Team predicts satellite could locate hundreds of Earth-sized planets
(PhysOrg.com) -- The race to find exoplanets -- planets outside our solar system -- continues to quicken. Last week NASA researchers announced that the agency’s new space telescope, Kepler, has discovered five new exoplanets, expanding the number of known exoplanets to 422, an increase of about 25 percent in the past year alone. A satellite proposed by MIT researchers could accelerate these discoveries and even detect hundreds of Earth-sized planets — a few of which could be natural candidates for life.
The MIT team, led by Senior Research Scientist George Ricker of the Kavli Institute for Astrophysics and Space Research, is awaiting NASA approval for the Transiting Exoplanet Survey Satellite (TESS), which would conduct the first-ever spaceborne survey of transiting planets, or planets that pass in front of their host stars as seen from Earth. By searching a region of the sky 400 times larger than revealed by Kepler’s scope, TESS would observe 2.5 million of the closest and brightest stars when it is launched. Ricker’s team predicts it would detect between 1,600 and 2,700 planets within two years, including between 100 and 300 small planets.
“Although TESS should find hundreds of small planets, only a handful would be in the ‘habitable zone’ and would be natural candidates for life,” said MIT assistant professor of physics Joshua Winn, who is part of Ricker’s team.
Most of the 422 exoplanets discovered to date (and catalogued here by astronomer Jean Schneider of the Paris Observatory) are hot Jupiters, giant planets that are likely inhospitable to biological activity. TESS would focus on finding smaller planets similar in size to Earth. Using six wide-angled, high-precision cameras to scan the sky for temporary drops in brightness caused when a planet passes in front of its star, TESS would measure the light obscured by a planet as it transits. TESS would then catalog the light curves caused by these transits so that follow-up work through ground observations and high-resolution spectroscopy can determine the planet’s mass, radius and density. Spectroscopic studies with the upcoming James Webb Space Telescope of bright exoplanets found by TESS could reveal details about a planet’s atmosphere, such as whether water or carbon dioxide exist.
Ricker’s team disclosed details about TESS in its first comprehensive public presentation at the annual American Astronomical Society conference on Jan. 6 in Washington.
A mix of science and guesswork
Winn and fellow MIT professor Sara Seager explained the science behind their estimate that TESS could detect as many as 2,700 planets, including several hundred Earth-sized planets.

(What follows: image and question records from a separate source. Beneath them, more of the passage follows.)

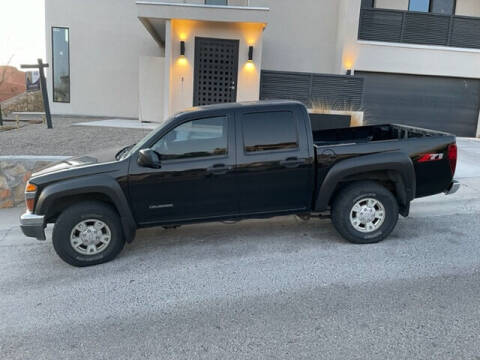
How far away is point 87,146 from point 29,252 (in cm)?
478

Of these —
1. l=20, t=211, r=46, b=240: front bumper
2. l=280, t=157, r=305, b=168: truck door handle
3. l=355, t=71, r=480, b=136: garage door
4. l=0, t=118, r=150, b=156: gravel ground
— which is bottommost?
l=20, t=211, r=46, b=240: front bumper

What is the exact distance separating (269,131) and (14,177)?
493 cm

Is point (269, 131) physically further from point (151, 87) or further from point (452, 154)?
point (151, 87)

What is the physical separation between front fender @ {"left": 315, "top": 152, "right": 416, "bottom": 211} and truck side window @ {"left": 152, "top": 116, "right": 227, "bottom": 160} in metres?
1.35

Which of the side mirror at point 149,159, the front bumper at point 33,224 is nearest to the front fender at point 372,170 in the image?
the side mirror at point 149,159

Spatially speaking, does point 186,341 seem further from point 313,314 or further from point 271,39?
point 271,39

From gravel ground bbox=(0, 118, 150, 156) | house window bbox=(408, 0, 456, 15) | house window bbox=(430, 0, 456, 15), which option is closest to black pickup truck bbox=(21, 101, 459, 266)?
gravel ground bbox=(0, 118, 150, 156)

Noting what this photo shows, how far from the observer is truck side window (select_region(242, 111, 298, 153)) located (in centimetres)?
490

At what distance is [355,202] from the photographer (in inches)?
197

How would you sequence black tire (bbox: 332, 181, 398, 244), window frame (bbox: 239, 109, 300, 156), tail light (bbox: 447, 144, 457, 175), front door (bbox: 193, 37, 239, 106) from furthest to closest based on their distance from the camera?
front door (bbox: 193, 37, 239, 106), tail light (bbox: 447, 144, 457, 175), black tire (bbox: 332, 181, 398, 244), window frame (bbox: 239, 109, 300, 156)

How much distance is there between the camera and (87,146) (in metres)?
9.58

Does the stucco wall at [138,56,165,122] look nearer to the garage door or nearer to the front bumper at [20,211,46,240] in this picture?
the garage door

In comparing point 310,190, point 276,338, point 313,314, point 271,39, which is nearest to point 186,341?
point 276,338

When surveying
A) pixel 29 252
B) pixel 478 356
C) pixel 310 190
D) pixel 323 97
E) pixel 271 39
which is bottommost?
pixel 29 252
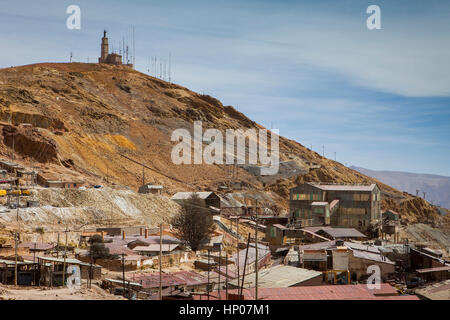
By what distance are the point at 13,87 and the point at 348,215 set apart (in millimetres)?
60820

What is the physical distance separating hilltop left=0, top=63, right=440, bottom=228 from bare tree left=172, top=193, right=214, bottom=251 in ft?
68.1

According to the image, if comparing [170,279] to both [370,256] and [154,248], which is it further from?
[370,256]

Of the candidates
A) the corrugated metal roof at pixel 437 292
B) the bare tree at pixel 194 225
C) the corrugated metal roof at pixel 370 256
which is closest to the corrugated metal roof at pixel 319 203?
the bare tree at pixel 194 225

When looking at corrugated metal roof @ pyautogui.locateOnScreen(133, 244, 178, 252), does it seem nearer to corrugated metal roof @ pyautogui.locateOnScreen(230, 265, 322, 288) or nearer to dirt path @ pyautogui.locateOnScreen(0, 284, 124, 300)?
corrugated metal roof @ pyautogui.locateOnScreen(230, 265, 322, 288)

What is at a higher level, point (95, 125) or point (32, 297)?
point (95, 125)

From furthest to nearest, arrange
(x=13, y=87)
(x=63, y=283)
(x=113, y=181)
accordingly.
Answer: (x=13, y=87) < (x=113, y=181) < (x=63, y=283)

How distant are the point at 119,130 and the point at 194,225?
55512 mm

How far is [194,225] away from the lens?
46.4 m

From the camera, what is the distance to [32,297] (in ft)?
69.7

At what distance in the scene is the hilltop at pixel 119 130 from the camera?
73562mm

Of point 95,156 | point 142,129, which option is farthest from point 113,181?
point 142,129

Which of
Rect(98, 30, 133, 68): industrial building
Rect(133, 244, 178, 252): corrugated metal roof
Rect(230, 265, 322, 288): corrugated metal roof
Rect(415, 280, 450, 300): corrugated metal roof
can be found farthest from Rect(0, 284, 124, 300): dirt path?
Rect(98, 30, 133, 68): industrial building

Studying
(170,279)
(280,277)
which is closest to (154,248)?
(170,279)

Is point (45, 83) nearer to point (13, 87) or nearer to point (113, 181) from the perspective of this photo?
point (13, 87)
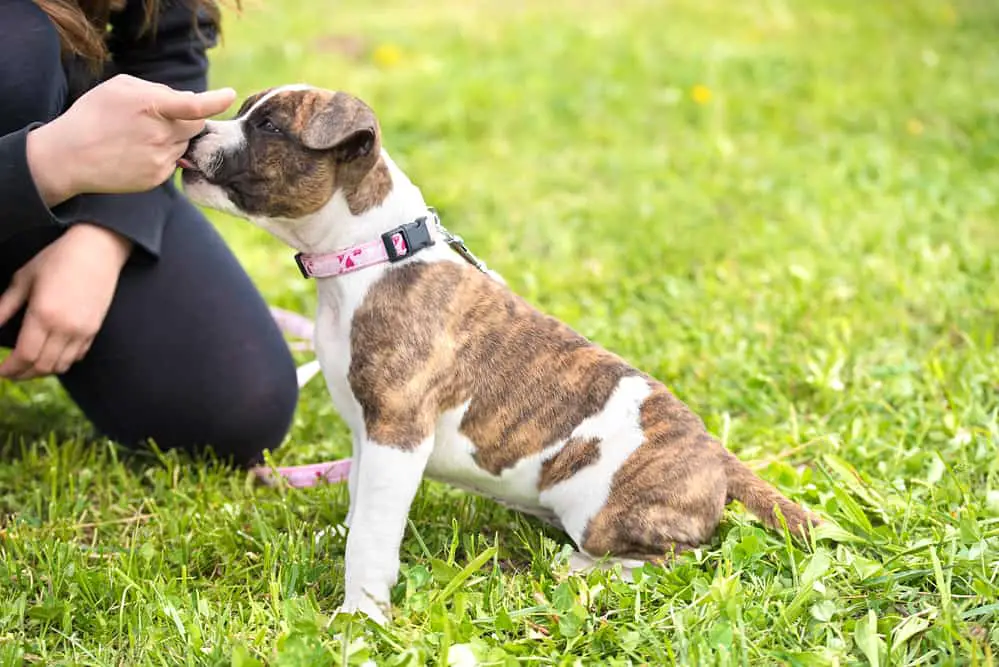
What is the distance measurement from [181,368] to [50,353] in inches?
15.2

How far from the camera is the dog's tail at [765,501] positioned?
8.27 ft

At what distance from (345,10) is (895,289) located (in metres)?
5.58

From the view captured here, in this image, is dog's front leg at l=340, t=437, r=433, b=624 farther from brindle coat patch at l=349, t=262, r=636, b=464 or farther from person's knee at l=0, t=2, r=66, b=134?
person's knee at l=0, t=2, r=66, b=134

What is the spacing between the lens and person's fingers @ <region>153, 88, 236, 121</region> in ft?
7.69

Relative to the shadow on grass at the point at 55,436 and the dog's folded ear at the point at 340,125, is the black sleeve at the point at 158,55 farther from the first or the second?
the dog's folded ear at the point at 340,125

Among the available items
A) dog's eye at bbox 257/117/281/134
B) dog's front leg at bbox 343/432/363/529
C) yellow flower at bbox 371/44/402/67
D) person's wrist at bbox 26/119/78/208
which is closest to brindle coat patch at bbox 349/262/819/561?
dog's front leg at bbox 343/432/363/529

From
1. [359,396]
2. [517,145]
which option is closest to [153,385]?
[359,396]

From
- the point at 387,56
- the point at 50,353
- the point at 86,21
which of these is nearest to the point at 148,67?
the point at 86,21

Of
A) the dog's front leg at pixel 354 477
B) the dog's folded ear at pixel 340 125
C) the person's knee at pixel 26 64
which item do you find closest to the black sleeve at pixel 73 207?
the person's knee at pixel 26 64

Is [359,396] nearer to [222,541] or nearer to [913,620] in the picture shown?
[222,541]

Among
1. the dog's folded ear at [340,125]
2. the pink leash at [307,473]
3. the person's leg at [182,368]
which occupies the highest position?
the dog's folded ear at [340,125]

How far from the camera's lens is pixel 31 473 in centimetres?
312

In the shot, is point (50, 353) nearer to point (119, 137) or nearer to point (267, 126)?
point (119, 137)

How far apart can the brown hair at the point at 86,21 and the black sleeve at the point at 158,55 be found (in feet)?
0.22
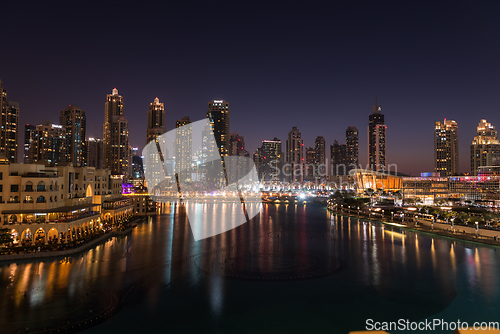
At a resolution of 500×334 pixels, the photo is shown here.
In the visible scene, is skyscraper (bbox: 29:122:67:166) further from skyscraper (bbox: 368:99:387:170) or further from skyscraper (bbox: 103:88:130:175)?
skyscraper (bbox: 368:99:387:170)

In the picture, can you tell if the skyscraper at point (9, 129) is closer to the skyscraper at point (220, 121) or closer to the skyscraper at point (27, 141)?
the skyscraper at point (27, 141)

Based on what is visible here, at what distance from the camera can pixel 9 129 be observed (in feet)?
250

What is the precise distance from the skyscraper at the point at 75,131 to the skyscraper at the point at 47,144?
678 cm

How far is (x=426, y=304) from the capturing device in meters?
14.1

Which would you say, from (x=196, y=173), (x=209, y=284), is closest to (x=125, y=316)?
(x=209, y=284)

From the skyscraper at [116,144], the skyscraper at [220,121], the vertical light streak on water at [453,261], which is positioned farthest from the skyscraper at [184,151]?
the vertical light streak on water at [453,261]

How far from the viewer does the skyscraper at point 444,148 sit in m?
113

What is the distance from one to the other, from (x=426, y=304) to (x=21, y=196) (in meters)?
26.3

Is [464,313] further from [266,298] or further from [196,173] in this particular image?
[196,173]

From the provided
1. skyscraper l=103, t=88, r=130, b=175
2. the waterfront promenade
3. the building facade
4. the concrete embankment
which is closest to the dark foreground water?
the concrete embankment

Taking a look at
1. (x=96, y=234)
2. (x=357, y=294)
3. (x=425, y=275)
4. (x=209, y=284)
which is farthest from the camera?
(x=96, y=234)

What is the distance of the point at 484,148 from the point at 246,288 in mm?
106318

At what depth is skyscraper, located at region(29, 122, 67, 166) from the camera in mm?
91356

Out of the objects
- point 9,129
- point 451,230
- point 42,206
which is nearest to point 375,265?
point 451,230
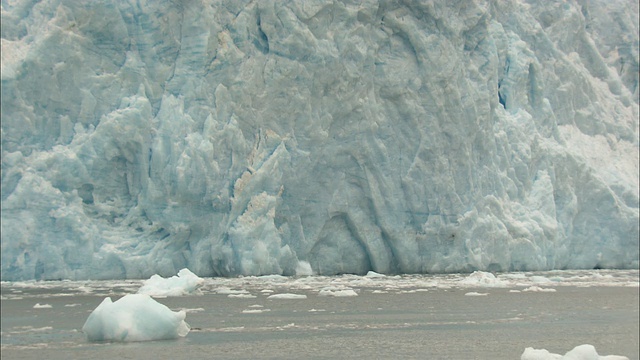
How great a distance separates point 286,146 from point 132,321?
1135cm

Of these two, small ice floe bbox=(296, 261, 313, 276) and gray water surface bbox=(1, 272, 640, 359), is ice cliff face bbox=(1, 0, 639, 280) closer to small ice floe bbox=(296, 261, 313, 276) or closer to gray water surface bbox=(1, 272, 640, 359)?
small ice floe bbox=(296, 261, 313, 276)

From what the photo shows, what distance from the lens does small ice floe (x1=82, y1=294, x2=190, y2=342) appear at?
8.84 meters

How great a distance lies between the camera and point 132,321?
29.3 ft

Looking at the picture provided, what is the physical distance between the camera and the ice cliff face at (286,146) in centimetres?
1806

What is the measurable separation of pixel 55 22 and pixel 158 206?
4582mm

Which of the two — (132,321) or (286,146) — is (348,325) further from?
(286,146)

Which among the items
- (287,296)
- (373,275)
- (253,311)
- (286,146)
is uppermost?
(286,146)

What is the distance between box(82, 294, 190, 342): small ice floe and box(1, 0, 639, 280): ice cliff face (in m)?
9.07

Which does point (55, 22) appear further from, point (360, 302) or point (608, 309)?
point (608, 309)

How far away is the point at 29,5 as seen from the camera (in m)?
18.8

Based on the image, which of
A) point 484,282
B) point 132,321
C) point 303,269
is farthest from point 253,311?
point 303,269

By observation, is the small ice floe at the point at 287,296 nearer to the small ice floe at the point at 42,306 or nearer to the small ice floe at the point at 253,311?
the small ice floe at the point at 253,311

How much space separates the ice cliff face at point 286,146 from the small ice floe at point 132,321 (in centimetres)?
907

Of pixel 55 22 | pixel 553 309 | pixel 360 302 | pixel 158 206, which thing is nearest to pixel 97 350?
pixel 360 302
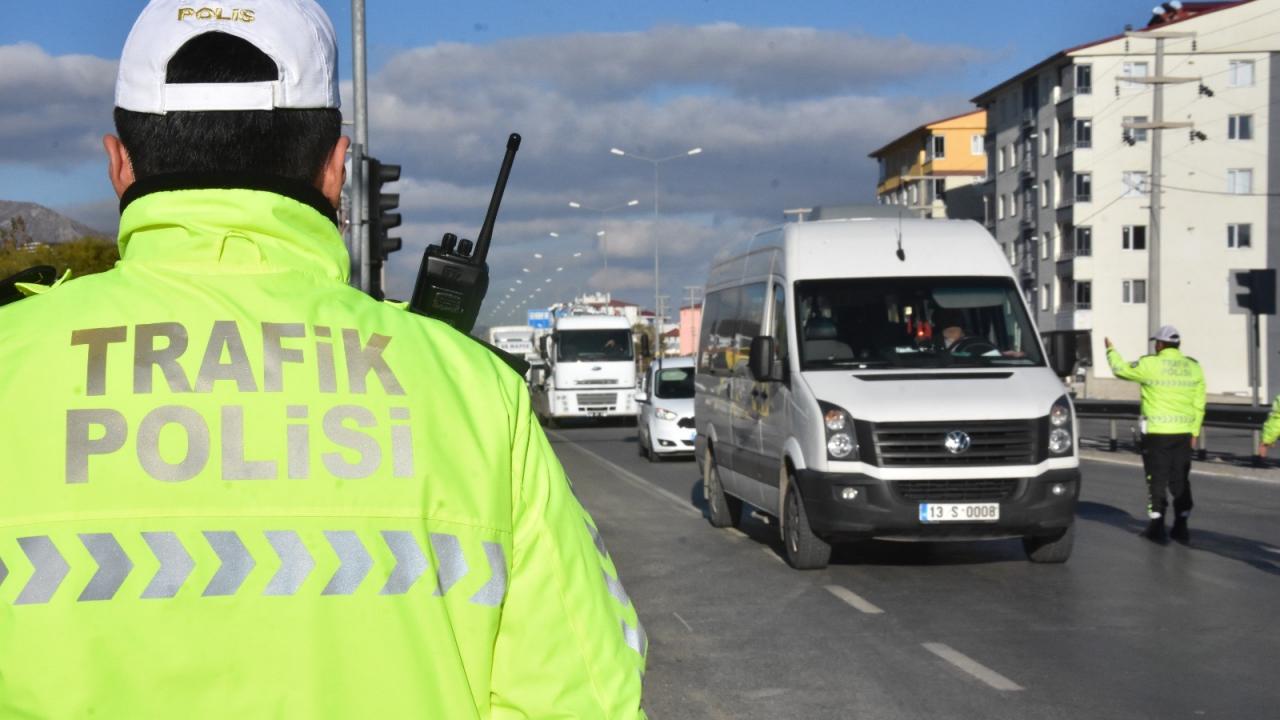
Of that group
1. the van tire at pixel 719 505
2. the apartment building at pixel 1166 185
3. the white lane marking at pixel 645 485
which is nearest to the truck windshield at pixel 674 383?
the white lane marking at pixel 645 485

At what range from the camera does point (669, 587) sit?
452 inches

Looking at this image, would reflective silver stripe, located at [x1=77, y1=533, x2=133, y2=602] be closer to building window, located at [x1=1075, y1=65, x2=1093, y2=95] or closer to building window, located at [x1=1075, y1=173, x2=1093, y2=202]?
building window, located at [x1=1075, y1=173, x2=1093, y2=202]

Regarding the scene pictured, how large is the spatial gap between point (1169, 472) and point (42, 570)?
528 inches

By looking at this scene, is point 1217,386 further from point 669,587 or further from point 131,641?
point 131,641

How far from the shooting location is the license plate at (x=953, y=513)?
11781 millimetres

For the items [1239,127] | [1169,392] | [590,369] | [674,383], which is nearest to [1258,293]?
[674,383]

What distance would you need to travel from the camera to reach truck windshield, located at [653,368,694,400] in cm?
2734

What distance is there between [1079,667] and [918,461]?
3.84 metres

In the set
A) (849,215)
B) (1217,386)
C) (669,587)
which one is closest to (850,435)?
(669,587)

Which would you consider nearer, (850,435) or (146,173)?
(146,173)

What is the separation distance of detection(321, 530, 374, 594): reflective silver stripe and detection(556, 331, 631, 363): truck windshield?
40.3 m

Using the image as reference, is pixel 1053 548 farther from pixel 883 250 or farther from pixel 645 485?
pixel 645 485

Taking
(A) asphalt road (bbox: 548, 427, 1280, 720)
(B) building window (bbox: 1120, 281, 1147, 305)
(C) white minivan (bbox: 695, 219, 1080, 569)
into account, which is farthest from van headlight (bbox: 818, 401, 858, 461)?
(B) building window (bbox: 1120, 281, 1147, 305)

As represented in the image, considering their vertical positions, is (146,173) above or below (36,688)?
above
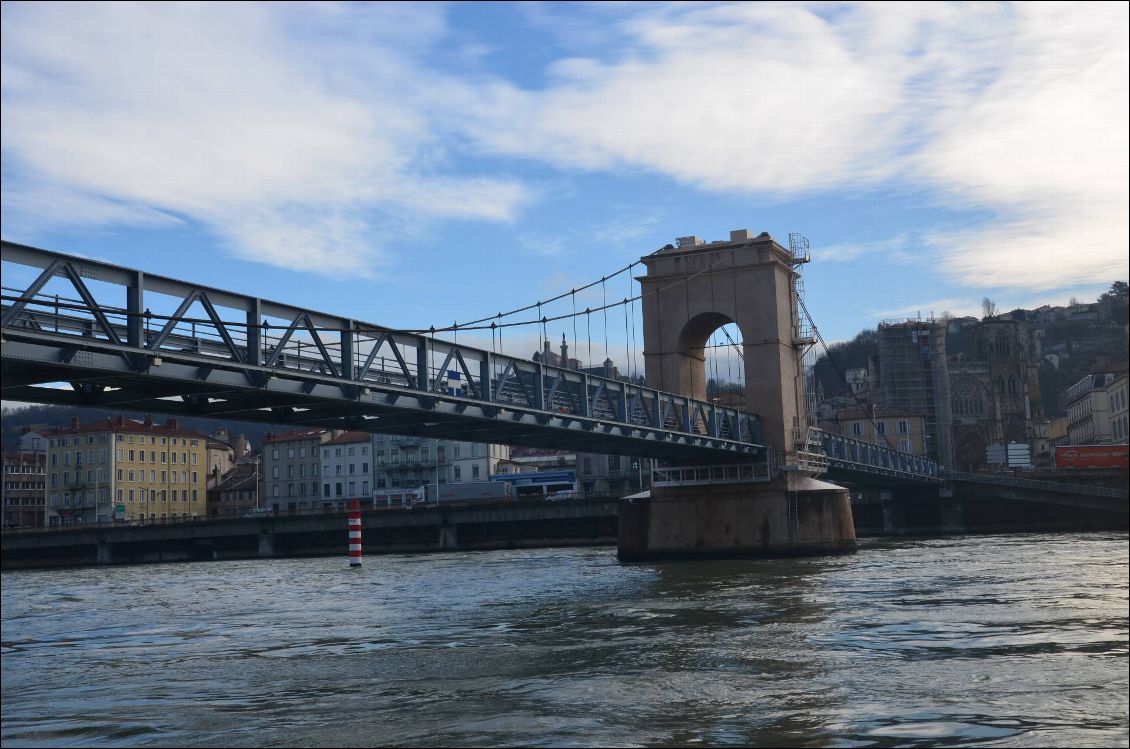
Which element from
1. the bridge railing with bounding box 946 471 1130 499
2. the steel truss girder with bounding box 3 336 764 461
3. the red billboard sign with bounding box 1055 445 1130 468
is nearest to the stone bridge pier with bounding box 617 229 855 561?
the steel truss girder with bounding box 3 336 764 461

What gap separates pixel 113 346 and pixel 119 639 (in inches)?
272

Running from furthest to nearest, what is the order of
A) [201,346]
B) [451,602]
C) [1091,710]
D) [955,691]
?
[451,602], [201,346], [955,691], [1091,710]

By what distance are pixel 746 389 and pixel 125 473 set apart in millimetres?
76969

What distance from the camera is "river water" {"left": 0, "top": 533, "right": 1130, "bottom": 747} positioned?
12438mm

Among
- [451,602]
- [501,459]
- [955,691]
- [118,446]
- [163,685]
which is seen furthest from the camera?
[501,459]

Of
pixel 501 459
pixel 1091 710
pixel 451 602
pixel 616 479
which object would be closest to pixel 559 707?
pixel 1091 710

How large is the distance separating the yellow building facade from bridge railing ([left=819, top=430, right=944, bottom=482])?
56.1m

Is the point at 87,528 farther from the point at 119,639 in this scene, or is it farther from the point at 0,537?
the point at 119,639

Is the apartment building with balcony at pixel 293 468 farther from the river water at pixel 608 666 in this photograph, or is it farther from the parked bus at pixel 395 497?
the river water at pixel 608 666

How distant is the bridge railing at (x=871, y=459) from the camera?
63.2m

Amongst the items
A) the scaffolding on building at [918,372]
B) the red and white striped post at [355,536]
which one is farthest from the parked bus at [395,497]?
the red and white striped post at [355,536]

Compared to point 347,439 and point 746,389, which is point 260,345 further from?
point 347,439

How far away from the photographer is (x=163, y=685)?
1686 cm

Estimating how many planets TESS would find is a complicated process that Winn compares to counting how many people in a crowded stadium are waving cigarette lighters at the moment you take off a blindfold. The number would depend on how far away your eyes can detect a flame, as well as how many people are actually waving lighters at that moment. “The first question is a physics question,” Winn explained. “The second question is unanswerable unless you happen to know exactly how many people carry lighters and are likely to wave them around.” Add to that the fact that the flame from each lighter may have a different brightness, just as stars may differ in brightness and planets may differ in size. These factors had to be taken into account to estimate how many planets TESS might find.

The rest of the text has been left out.